Abstract

The coordination of Cu2+ by glyoxilic acid oxime (gao) − the oxime analogue of glycine amino acid − and its deprotonated (gao- and gao2-) species has been studied with different density functional methods. Single-point calculations have also been carried out at the single- and double- (triple) excitation coupled-cluster (CCSD(T)) level of theory. The isomers studied involve coordination of Cu2+ to electron-rich sites (O,N) of neutral, anionic, and dianionic gao species in different conformations. In contrast to Cu2+−glycine, for which the ground-state structure is bidentate with the CO2- terminus of zwitterionic glycine, for Cu2+−gao the most stable isomer shows monodentate binding of Cu2+ with the carbonylic oxygen of the neutral form.
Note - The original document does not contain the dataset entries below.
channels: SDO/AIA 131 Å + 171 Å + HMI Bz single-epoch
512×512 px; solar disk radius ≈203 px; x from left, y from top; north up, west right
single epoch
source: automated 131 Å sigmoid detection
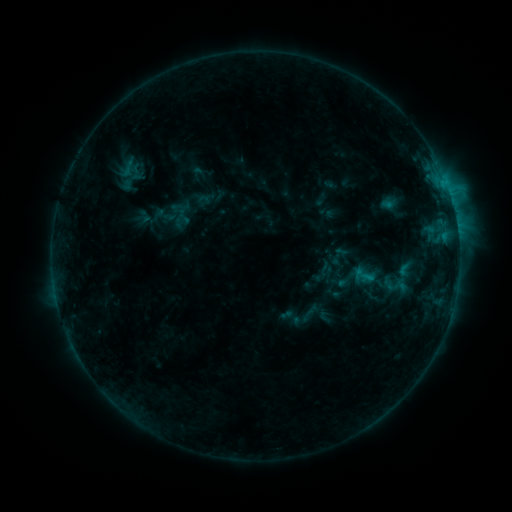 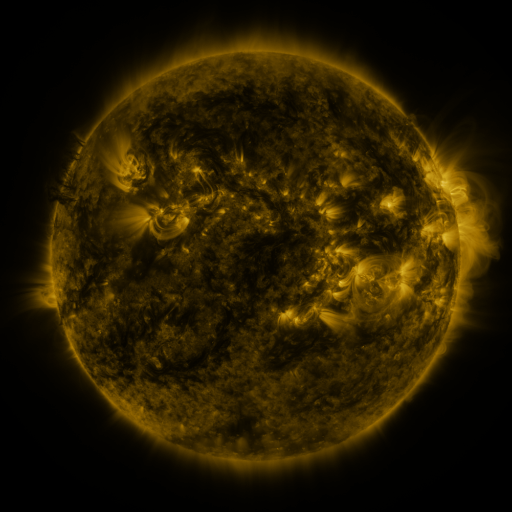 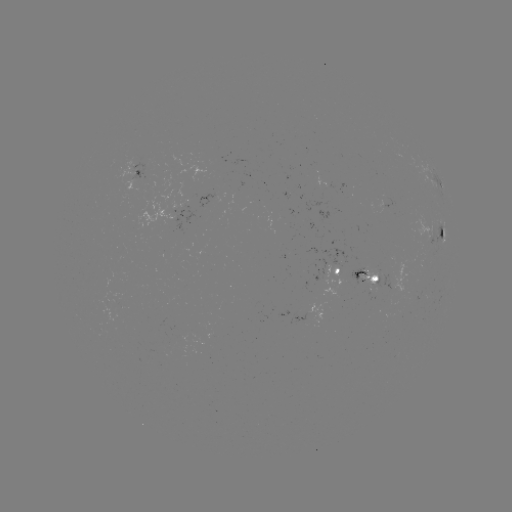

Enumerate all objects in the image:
sigmoid: [117, 159, 137, 180]
sigmoid: [173, 213, 190, 230]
The most stable complexes of Cu2+ interacting with deprotonated gao species (gao- and gao2-) also take place through the carboxylic oxygens but in a bidentate manner. The results with different functionals show that, for these open shell (Cu2+−L) systems, the relative stability of complexes with different coordination environments (and so, different spin distribution) can be quite sensitive to the amount of “Hartree−Fock” exchange included in the functional. Among all the functionals tested in this work, the BHandHLYP is the one that better compares to CCSD(T) results.